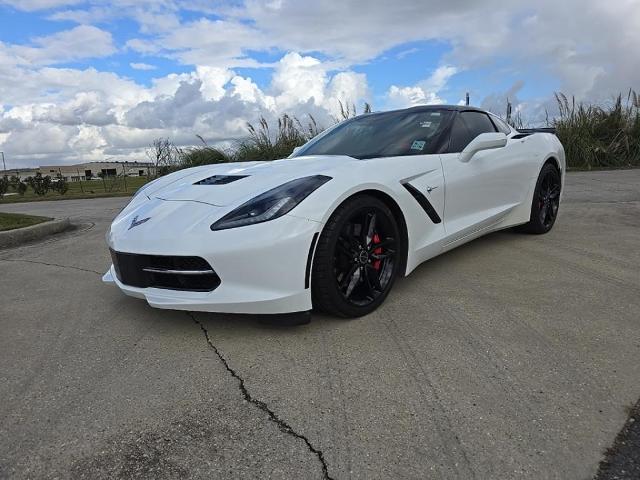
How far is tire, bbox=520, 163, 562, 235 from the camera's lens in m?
4.75

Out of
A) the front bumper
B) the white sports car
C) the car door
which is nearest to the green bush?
the white sports car

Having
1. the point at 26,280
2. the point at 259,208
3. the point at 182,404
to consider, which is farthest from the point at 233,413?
the point at 26,280

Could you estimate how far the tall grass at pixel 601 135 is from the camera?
13.4 meters

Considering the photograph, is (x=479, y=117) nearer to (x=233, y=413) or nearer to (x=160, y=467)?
(x=233, y=413)

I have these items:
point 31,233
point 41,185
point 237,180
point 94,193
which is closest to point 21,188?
point 41,185

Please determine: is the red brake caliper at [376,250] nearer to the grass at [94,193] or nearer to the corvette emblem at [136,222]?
the corvette emblem at [136,222]

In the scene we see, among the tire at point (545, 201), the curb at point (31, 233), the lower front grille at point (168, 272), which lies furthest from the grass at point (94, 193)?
the lower front grille at point (168, 272)

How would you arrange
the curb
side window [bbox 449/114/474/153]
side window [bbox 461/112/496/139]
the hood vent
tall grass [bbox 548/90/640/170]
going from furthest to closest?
tall grass [bbox 548/90/640/170] < the curb < side window [bbox 461/112/496/139] < side window [bbox 449/114/474/153] < the hood vent

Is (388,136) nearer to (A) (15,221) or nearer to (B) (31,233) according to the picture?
(B) (31,233)

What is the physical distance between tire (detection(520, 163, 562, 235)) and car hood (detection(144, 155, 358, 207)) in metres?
2.39

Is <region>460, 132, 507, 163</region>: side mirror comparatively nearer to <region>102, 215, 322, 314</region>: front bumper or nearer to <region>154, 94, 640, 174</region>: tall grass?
<region>102, 215, 322, 314</region>: front bumper

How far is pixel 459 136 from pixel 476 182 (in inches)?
15.3

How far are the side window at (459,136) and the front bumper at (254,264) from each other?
1603 millimetres

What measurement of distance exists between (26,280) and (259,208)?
272cm
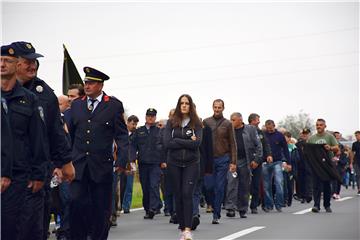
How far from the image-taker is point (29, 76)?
8.27 meters

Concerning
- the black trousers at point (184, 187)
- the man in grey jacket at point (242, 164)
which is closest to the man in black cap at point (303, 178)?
the man in grey jacket at point (242, 164)

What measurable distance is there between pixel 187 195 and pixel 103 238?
2.84 metres

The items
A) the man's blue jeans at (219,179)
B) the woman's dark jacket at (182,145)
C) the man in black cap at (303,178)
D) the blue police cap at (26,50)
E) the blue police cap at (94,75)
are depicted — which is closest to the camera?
the blue police cap at (26,50)

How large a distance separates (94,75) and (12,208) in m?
3.62

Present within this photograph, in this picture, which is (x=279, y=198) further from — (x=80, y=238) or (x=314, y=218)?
(x=80, y=238)

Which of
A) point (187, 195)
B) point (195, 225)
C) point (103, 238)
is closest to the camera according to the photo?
point (103, 238)

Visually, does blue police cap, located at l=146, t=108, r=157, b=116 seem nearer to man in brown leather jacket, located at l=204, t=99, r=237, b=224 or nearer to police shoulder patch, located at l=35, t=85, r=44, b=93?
man in brown leather jacket, located at l=204, t=99, r=237, b=224

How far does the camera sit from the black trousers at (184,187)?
12656 mm

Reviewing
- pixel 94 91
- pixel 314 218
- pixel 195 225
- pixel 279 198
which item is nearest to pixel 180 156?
pixel 195 225

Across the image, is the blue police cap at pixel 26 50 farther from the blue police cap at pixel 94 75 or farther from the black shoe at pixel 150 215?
the black shoe at pixel 150 215

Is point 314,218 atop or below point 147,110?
below

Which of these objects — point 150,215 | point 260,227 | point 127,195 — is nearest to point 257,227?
point 260,227

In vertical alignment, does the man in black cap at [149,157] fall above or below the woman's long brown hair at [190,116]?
below

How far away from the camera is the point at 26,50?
7.91 m
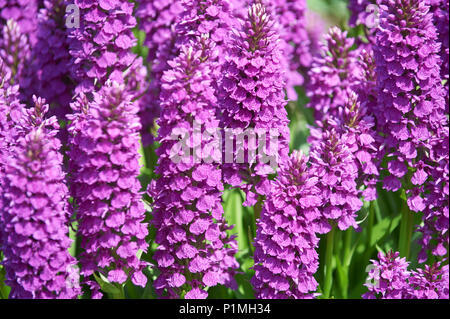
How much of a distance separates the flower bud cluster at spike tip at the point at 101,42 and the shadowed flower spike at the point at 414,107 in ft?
7.93

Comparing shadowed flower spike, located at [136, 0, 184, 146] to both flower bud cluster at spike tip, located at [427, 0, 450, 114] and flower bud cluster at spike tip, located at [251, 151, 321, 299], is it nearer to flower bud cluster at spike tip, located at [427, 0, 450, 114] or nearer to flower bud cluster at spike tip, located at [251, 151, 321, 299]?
flower bud cluster at spike tip, located at [251, 151, 321, 299]

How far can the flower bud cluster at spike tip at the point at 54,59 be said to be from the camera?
6.57 m

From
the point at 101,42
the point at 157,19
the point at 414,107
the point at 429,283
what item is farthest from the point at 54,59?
the point at 429,283

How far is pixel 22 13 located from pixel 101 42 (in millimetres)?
2426

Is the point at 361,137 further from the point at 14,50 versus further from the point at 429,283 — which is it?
the point at 14,50

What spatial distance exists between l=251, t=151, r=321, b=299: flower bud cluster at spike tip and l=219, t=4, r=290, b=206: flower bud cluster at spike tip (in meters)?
0.39

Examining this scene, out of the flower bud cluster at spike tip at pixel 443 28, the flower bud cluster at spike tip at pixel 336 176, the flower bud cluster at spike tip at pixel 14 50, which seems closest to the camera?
Answer: the flower bud cluster at spike tip at pixel 336 176

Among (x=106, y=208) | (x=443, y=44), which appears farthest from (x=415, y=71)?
(x=106, y=208)

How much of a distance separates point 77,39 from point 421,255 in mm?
4117

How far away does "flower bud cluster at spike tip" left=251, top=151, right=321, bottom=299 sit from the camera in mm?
5090

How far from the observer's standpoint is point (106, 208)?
498 centimetres
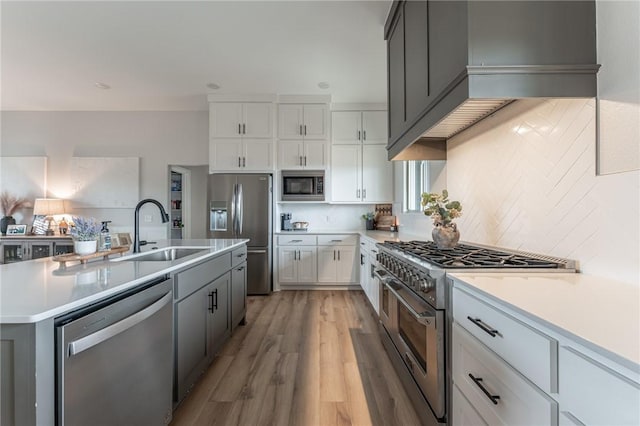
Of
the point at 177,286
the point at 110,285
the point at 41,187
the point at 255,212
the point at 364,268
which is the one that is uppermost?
the point at 41,187

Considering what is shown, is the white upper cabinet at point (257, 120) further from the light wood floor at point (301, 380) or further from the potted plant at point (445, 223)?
the potted plant at point (445, 223)

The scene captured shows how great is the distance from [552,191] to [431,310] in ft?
2.83

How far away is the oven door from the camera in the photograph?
133cm

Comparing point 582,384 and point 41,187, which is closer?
point 582,384

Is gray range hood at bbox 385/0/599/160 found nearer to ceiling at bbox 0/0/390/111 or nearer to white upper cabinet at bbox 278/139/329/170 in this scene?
ceiling at bbox 0/0/390/111

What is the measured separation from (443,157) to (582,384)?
2166 millimetres

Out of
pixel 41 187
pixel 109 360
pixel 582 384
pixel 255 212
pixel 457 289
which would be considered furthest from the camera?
pixel 41 187

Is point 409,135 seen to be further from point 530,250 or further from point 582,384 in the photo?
point 582,384

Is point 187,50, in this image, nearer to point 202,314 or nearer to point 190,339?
point 202,314

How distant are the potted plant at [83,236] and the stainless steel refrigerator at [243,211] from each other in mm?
2661

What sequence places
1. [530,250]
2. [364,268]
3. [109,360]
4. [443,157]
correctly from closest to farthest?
[109,360] < [530,250] < [443,157] < [364,268]

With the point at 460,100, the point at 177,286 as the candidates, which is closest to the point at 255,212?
the point at 177,286

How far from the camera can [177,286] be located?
5.31 feet

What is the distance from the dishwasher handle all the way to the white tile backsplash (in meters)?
1.91
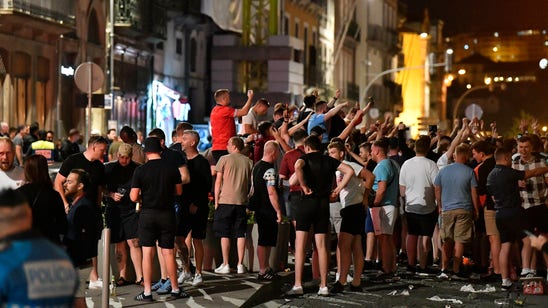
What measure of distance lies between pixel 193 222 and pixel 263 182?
1112mm

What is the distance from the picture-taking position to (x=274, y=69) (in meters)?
49.8

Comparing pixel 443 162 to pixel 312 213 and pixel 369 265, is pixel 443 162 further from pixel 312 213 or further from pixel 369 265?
pixel 312 213

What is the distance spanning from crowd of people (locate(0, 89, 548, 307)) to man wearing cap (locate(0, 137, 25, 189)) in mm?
11

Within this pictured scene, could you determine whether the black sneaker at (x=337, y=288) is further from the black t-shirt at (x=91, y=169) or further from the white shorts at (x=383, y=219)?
the black t-shirt at (x=91, y=169)

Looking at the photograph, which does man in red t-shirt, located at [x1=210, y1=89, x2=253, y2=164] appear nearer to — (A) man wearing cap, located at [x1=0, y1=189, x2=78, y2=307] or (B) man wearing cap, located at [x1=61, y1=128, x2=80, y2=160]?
(B) man wearing cap, located at [x1=61, y1=128, x2=80, y2=160]

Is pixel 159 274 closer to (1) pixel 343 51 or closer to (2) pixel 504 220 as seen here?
(2) pixel 504 220

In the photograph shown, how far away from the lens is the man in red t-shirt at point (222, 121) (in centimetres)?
1767

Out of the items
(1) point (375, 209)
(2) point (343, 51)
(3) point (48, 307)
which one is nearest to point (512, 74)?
(2) point (343, 51)

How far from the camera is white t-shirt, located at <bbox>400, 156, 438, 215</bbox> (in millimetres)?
17234

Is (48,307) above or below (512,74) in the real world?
below

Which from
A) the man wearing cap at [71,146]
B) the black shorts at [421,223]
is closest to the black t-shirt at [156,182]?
the black shorts at [421,223]

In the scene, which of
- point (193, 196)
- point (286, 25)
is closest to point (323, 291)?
point (193, 196)

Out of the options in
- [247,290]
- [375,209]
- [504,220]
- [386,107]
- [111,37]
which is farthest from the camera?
[386,107]

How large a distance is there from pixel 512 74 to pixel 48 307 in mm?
171582
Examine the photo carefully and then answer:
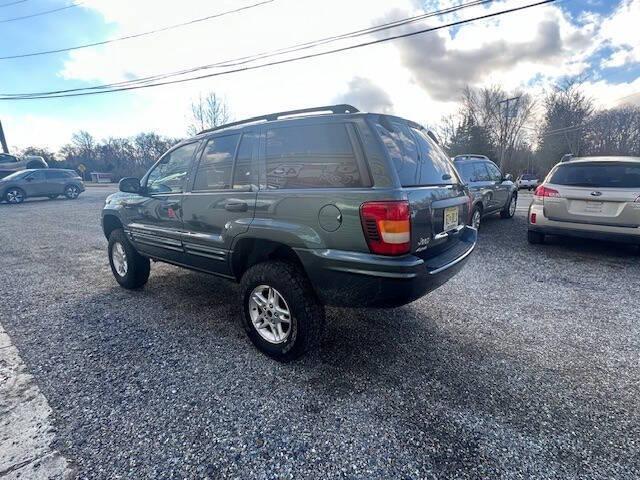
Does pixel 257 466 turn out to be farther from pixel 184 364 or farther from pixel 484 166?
pixel 484 166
__________________________________________________
— WHAT IS NEEDED —
Can you copy out, verbatim, the stretch of the data above from the line containing "How far away does" through the line containing "498 centimetres", both of those lines included?

— OUTPUT —
How far away does "flower bud cluster at spike tip" left=251, top=151, right=321, bottom=299 sit from the camera in mm?
5090

How far from the observer's standpoint is point (106, 208)?
498 centimetres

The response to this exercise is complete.